Assigned task:
Lower down are entries containing pictures. Copy exactly, without those pictures, the lines from the line with "Tacori Petite Crescent" through the line with "American West Heritage".

Task inputs:
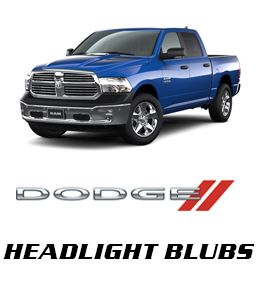 Dodge Led Headlight Bulbs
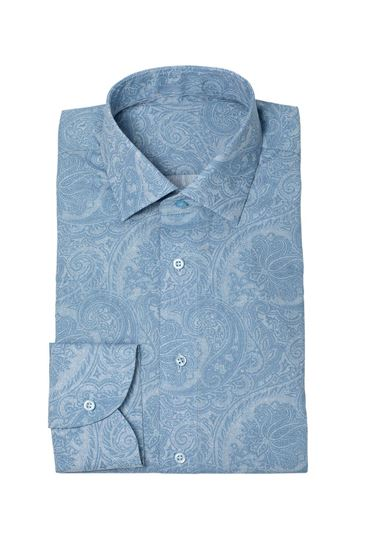 Picture of Shirt bespoke Jacquard
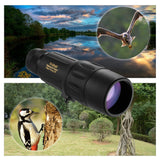 Visionking 10-25X42 Spotting Scope Portable Waterproof Hunt Gear Store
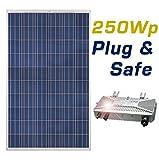 250Wp Poly Balkonmodul Solaranlage Plug & Safe zum Einspeisen ins Hausnetz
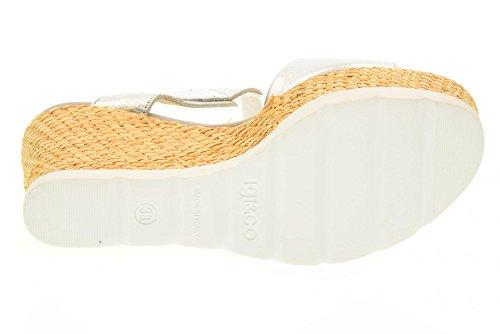 IGI&CO Sandalen Frauen Schuhe mit Keil 78694/00 Silber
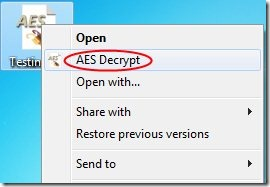 AES Crypt 003 file encryption software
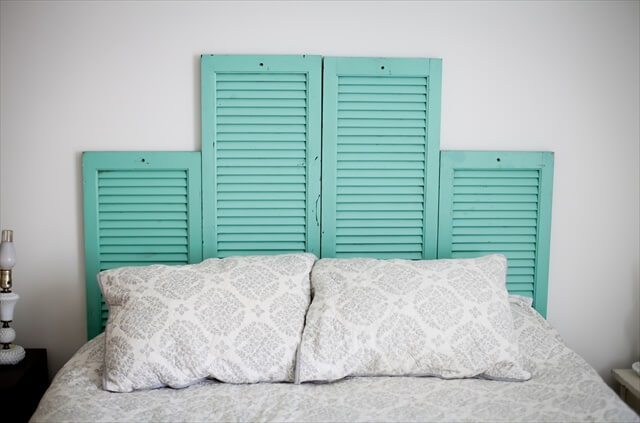 Homemade Shutter Headboardv
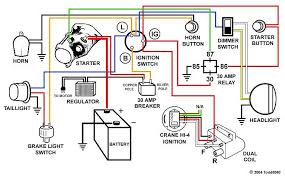 similiar relay diagram harley davidson keywords diagram harley davidson shovelhead wiring diagram 2008 harley davidson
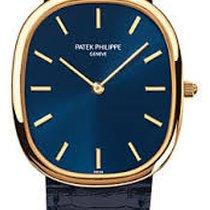 Patek Philippe 3738/100J-012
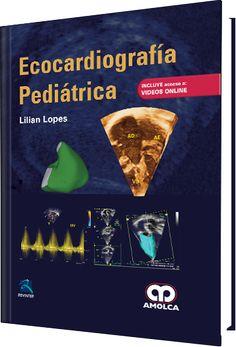 Amolca-Editorial orientada a Ciencias de la Salud » Tipos de Publicaciones » Radiología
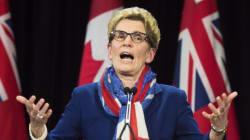 Premier Wynne Making Life Harder For Ontario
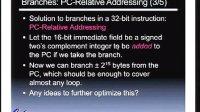 计算机科学 61C - 第九讲MIPS 指令格式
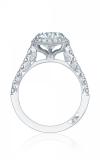Tacori Petite Crescent HT254725CU85Y product image
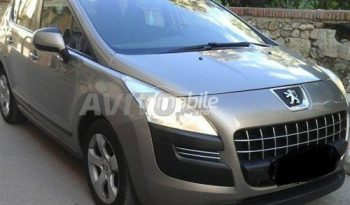 Peugeot 3008 Occasion 3008 Diesel 140000Km Safi #83114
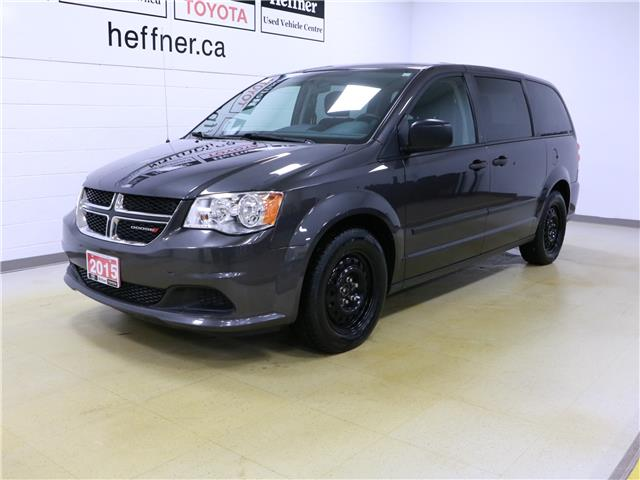 2015 Dodge Grand Caravan SE/SXT (Stk: 205015) in Kitchener - Image 1 of 30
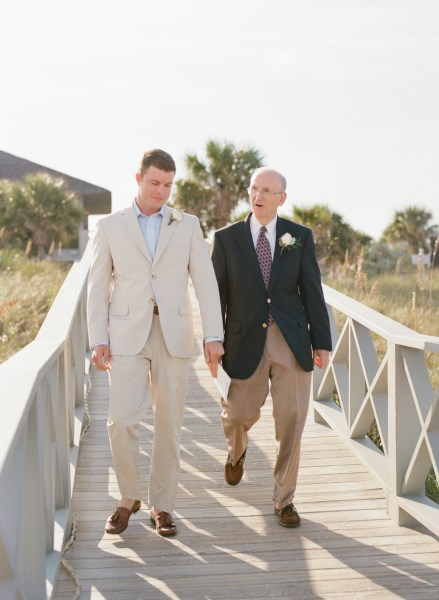 Debordieu wedding on the beach (23)
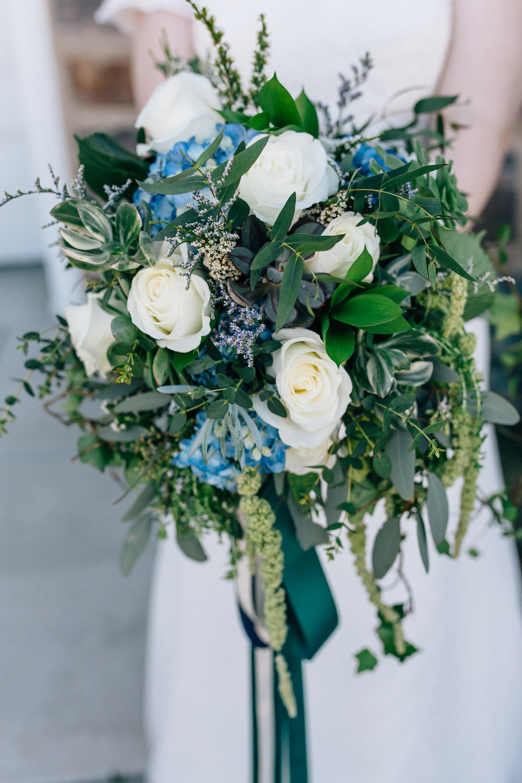 American West Heritage Wedding Photographer-7860.jpg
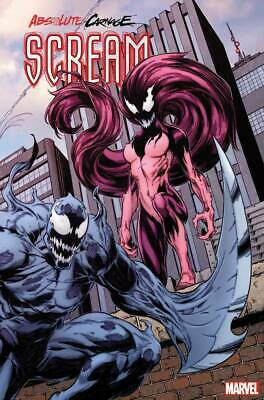Absolute Carnage Scream #1 | Main 2nd Print | Marvel Comics NM 2019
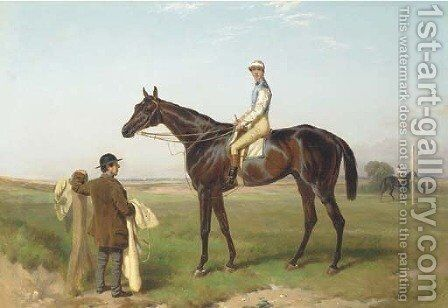 Fisherman with jockey up attended by a groom on a race course by Harry Hall - Reproduction Oil Painting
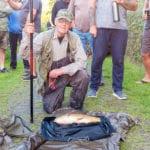 Cofton Fishing Cup Sept 20th 2019 PJSPhotography DSC 0536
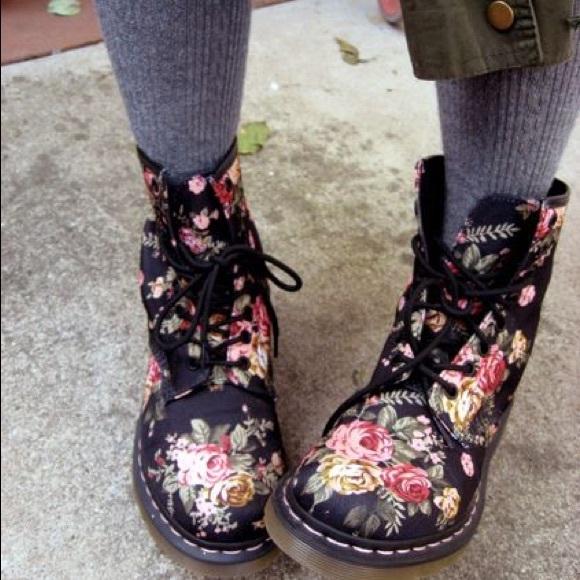Victorian Flowers Boots | Poshmark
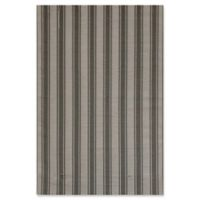 Mad Mats®® Vertical Stripes 5' X 8' Flat-weave Area Rug in Beige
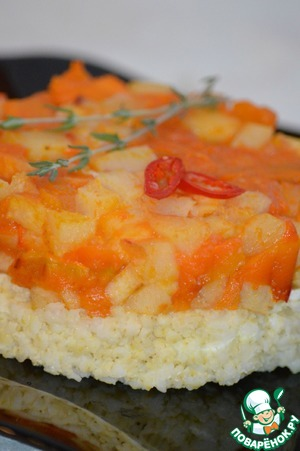 Рецепт Пикантный осенний салат с золотым пшеном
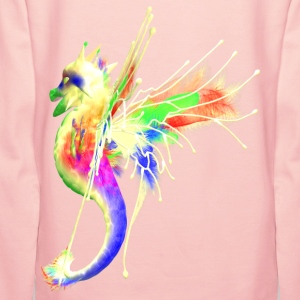 Colorful Dragon - Frauen Premium Hoodie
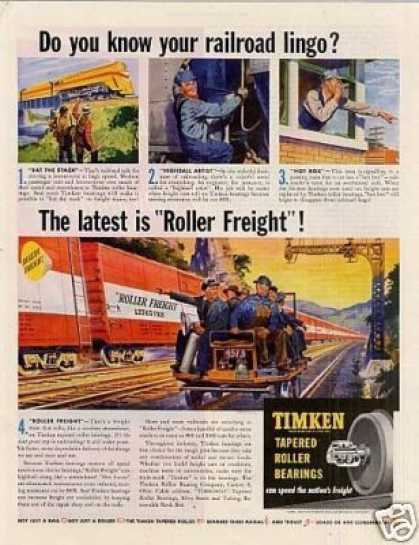 "Timken Roller Bearings Ad ""Do You Know Your... (1949)"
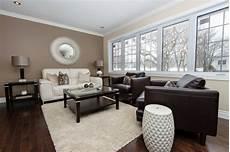 weiße möbel welche wandfarbe wandfarbe wohnzimmer schwarz wei 223 e m 246 bel wohnzimmer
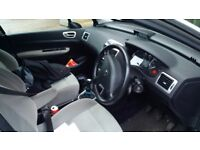 Peugot 307sw 1.6 HDI 2006 Estate 5d
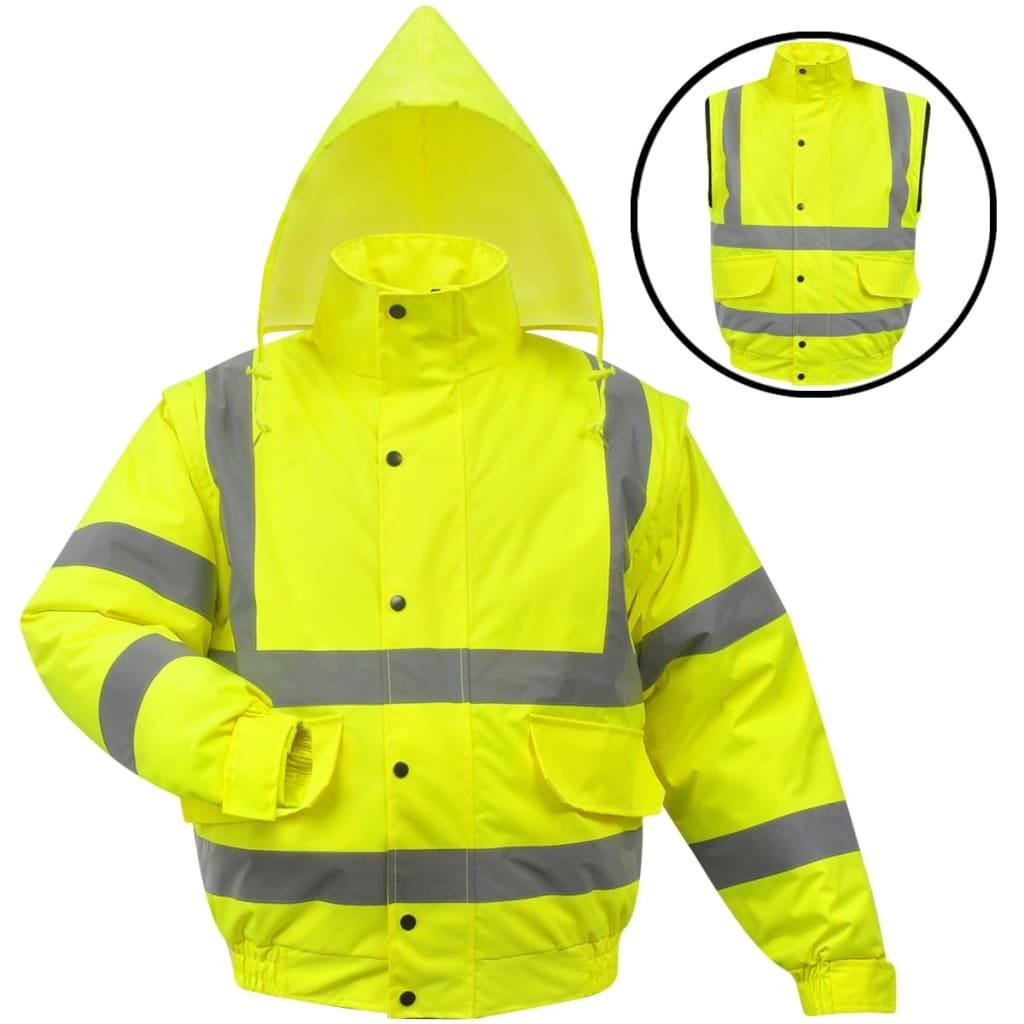 vidaXL Jachetă reflectorizantă pentru bărbați, poliester, XXL, galben vidaxl.ro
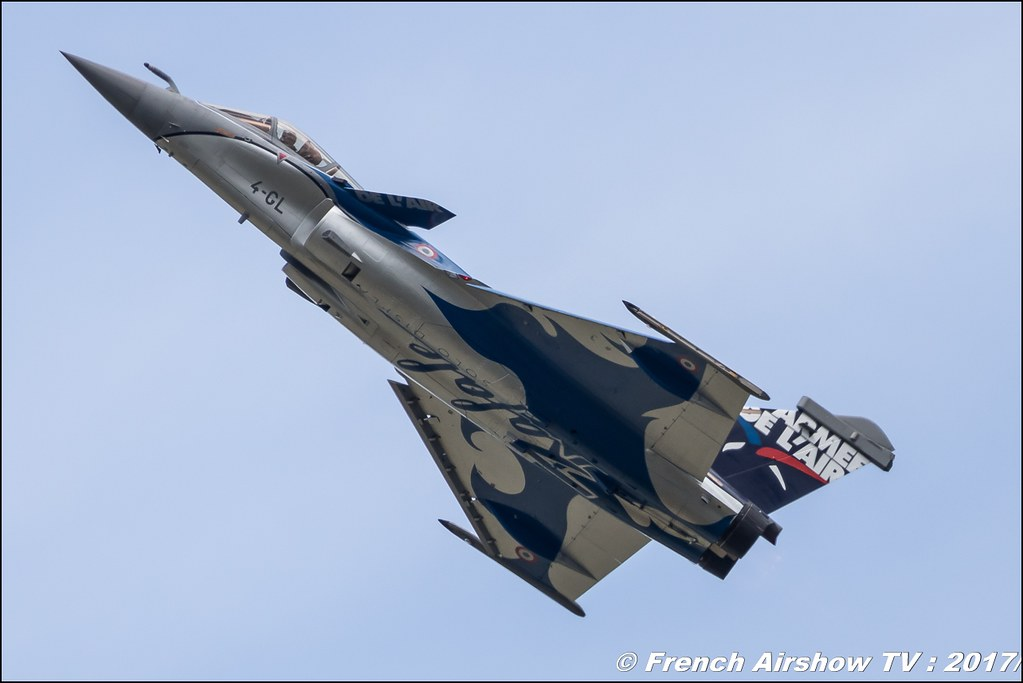 rafale solo display 2017 ,Meeting de l'Air BA-106 Bordeaux 2017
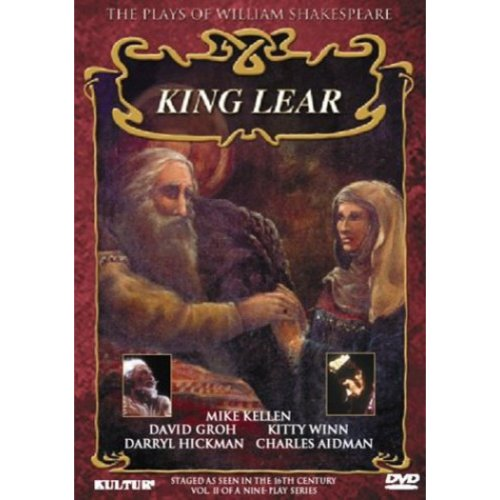 Plays Of William Shakespeare, Vol. 2: King Lear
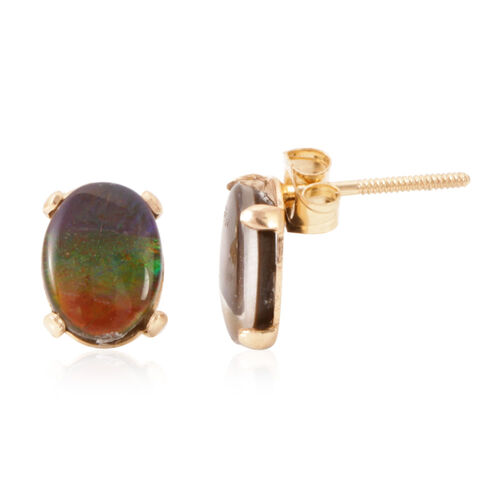 14K Y Gold Rare AA Canadian Ammolite (Ovl) Earrings (with Push to Screw Back) 2.250 Ct.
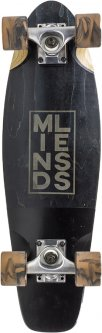 Круизер Mindless Stained Daily III Black (ML5170-BK)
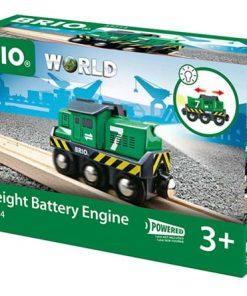 Locomotiva actionata pe baterii Brio World 33214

Answer space:
Tacori Petite Crescent HT254725CU85Y product image
 Peugeot 3008 Occasion 3008 Diesel 140000Km Safi #83114
 2015 Dodge Grand Caravan SE/SXT (Stk: 205015) in Kitchener - Image 1 of 30
 Debordieu wedding on the beach (23)
 American West Heritage Wedding Photographer-7860.jpg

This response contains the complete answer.